The Guardian's editorial makes the following comment about Cameron and the Conservatives:

Cameron offers a new and welcome Toryism, quite different from what Michael Howard offered five years ago. His difficulty is not that he is the "same old Tory". He isn't. The problem is that his revolution has not translated adequately into detailed policies, and remains highly contradictory. He embraces liberal Britain yet protests that Britain is broken because of liberal values. He is eloquent about the overmighty state but proposes to rip up the Human Rights Act which is the surest weapon against it. He talks about a Britain that will play a constructive role in Europe while aligning the Tories in the European parliament with some of the continent's wackier xenophobes. Behind the party leader's own engagement with green issues there stands a significant section of his party that still regards global warming as a liberal conspiracy.
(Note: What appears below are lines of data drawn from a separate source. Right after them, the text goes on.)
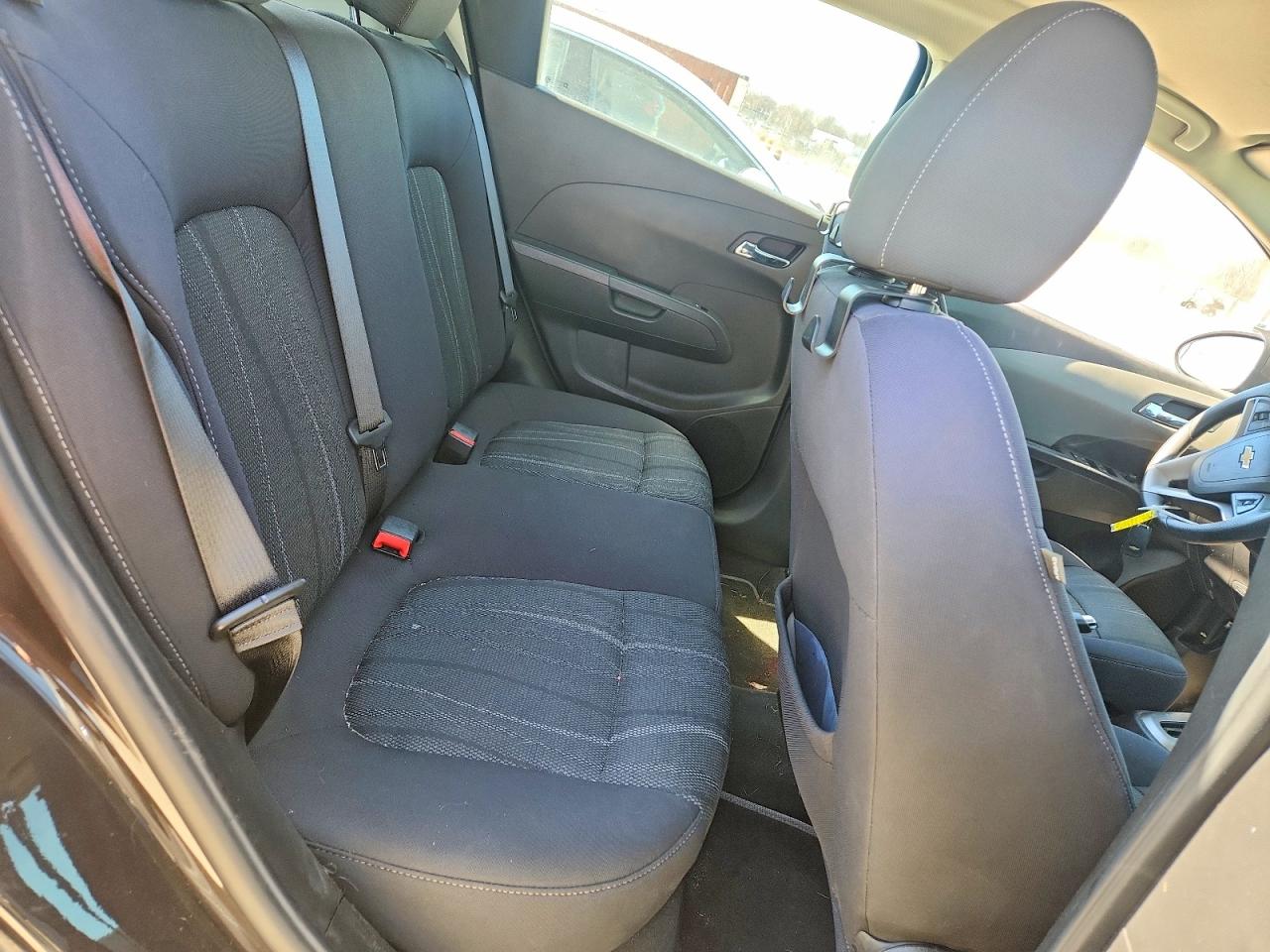 Chevrolet Sonic Lt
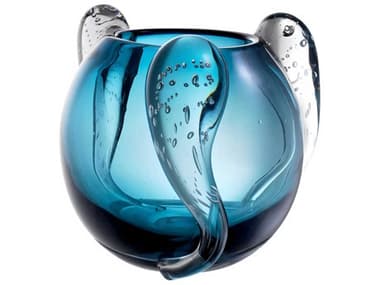 Eichholtz Sianluca S Blue Vase EIC114693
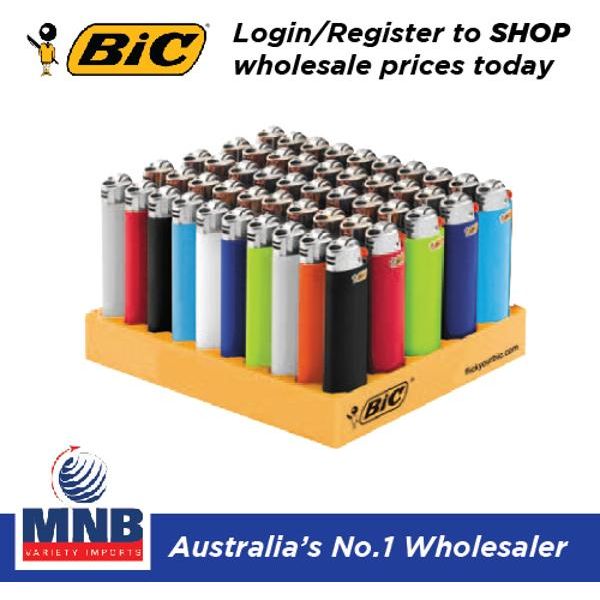 Bic Mini Cigarette Lighter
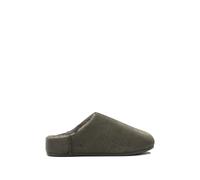 Elea Embossed Slip-On- female- UGG- Slippers- Gray- 4 UK- Shoes 4 UK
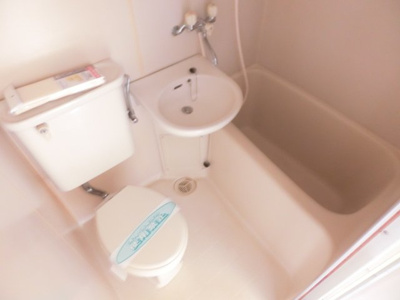 【浴室】 | リュ・プラタン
The editorial of the Anglo-centric Guardian goes on to add that the:
Tories have zigzagged through the financial crisis to an alarming degree, austerity here, spending pledges there. At times they have argued, against all reason, that Britain's economic malaise is down to overblown government, as opposed to the ravages of the market.
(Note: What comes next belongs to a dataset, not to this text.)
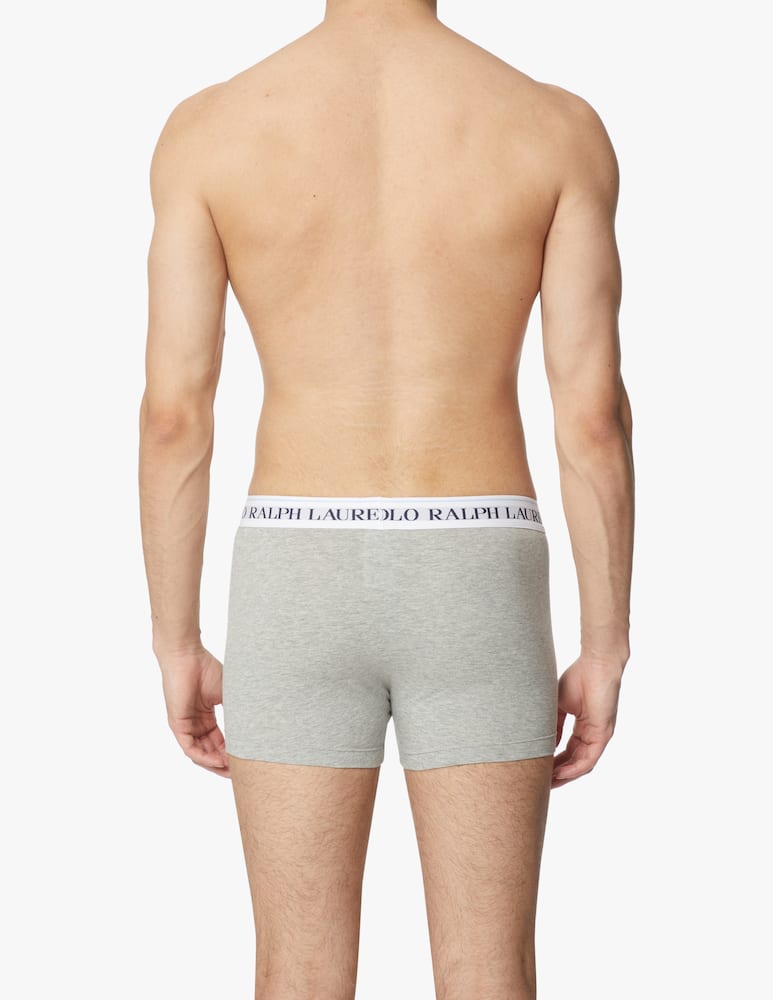 rinascente Polo Ralph Lauren Boxer classico 3pezzi - multicolor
Consequently, the Cameronisation of the Conservative party sometimes seems more palace coup than cultural revolution. The Thatcherites still call the shots.
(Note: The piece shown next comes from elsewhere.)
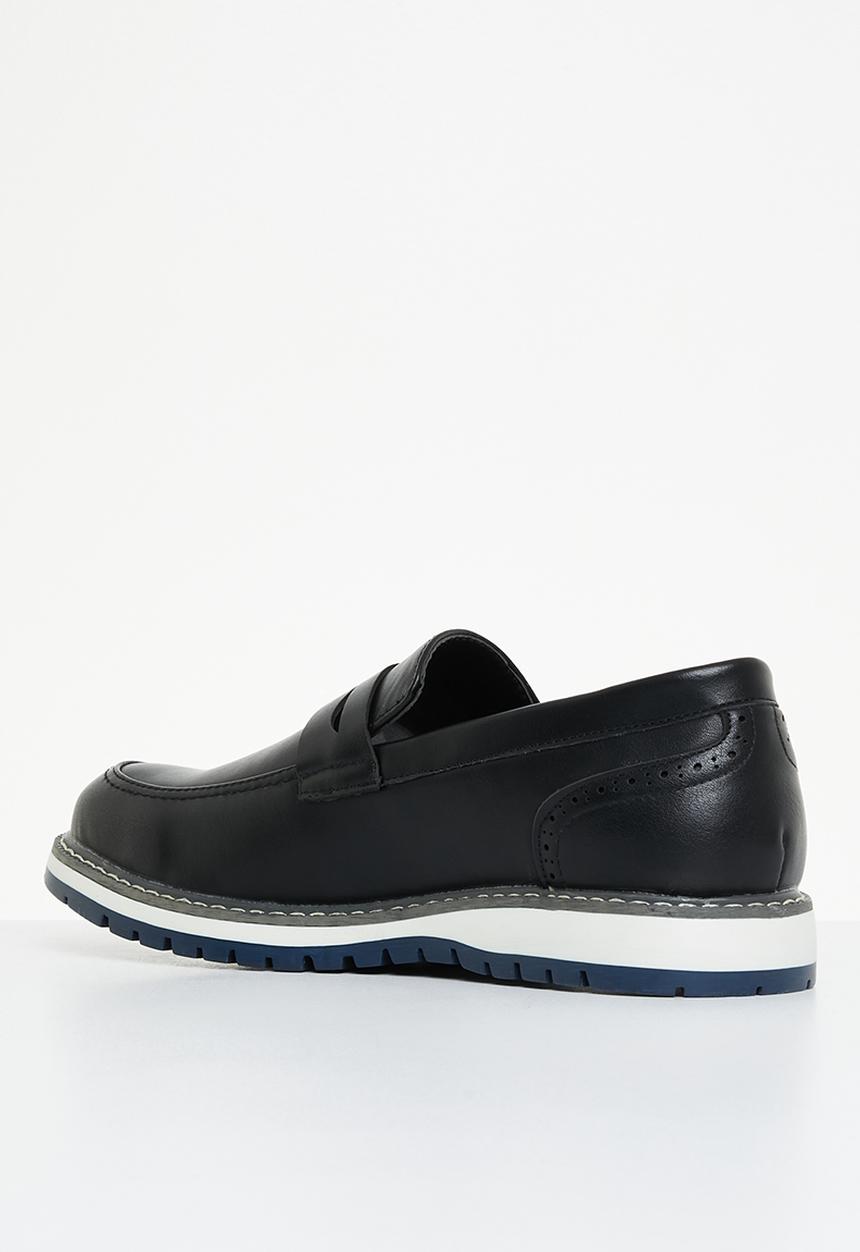 KANGOL - Kangol sneaker - black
Jonathan Freedland in Cameron may be a good campaigner. But he has not had a good campaign highlights that the Conservative's campaign:

has been a jerky, messy scramble across ever-shifting terrain, the Tories caught in a dogfight with the Liberal Democrats over the mantle of change....He has seen his poll numbers slump from the mid-40s to the low-30s. And somehow he managed to lose the status of change agent – which he had four and a half years to make his own – to Nick Clegg in a single night.

Cameron is going to have to fight for every seat.

Labour could well end up in third place. It is exhausted and has run out of ideas. All it can offer is fear of the other side (Conservatives) winning. It looks a corpse.

The Conservatives still hold to business as usual in politics. They had their turn, then it was Labour's, now it's theirs again. It's fit, it's right, and it's how we do things here. They are entitled to tinker with the system to bolster their own party advantage.

If Cameron's Conservatives do obtain the 326 seats needed in the House of Commons to govern in their own right theirs will be a deeply unpopular government. The cuts will be deep--cut public services, cut taxes, cut benefits, cut borrowing faster, let unemployment rip. It is a return to Thatcher's roots says Labour.

Any party that wins will need to reduce spending from current levels by around 12%, according to the Institute for Fiscal Studies. Britain has been hit hard by the crisis in capitalism and it faces the prospect of solving the deficit/smaller state problem without stronger economic growth. Austerity is the new order of the day--tax rises and spending cuts.

The chances of any party remaining popular whilst attempt the shift to austerity is small. They will be on the nose.

None of the political parties has even begun to level with the Briitish public about the scale of the public spending cuts that await us. What they have so far identified is less than a third of what will be needed to reduce the structural deficit.

Will the cracks appear in the spinmeister-style of politics?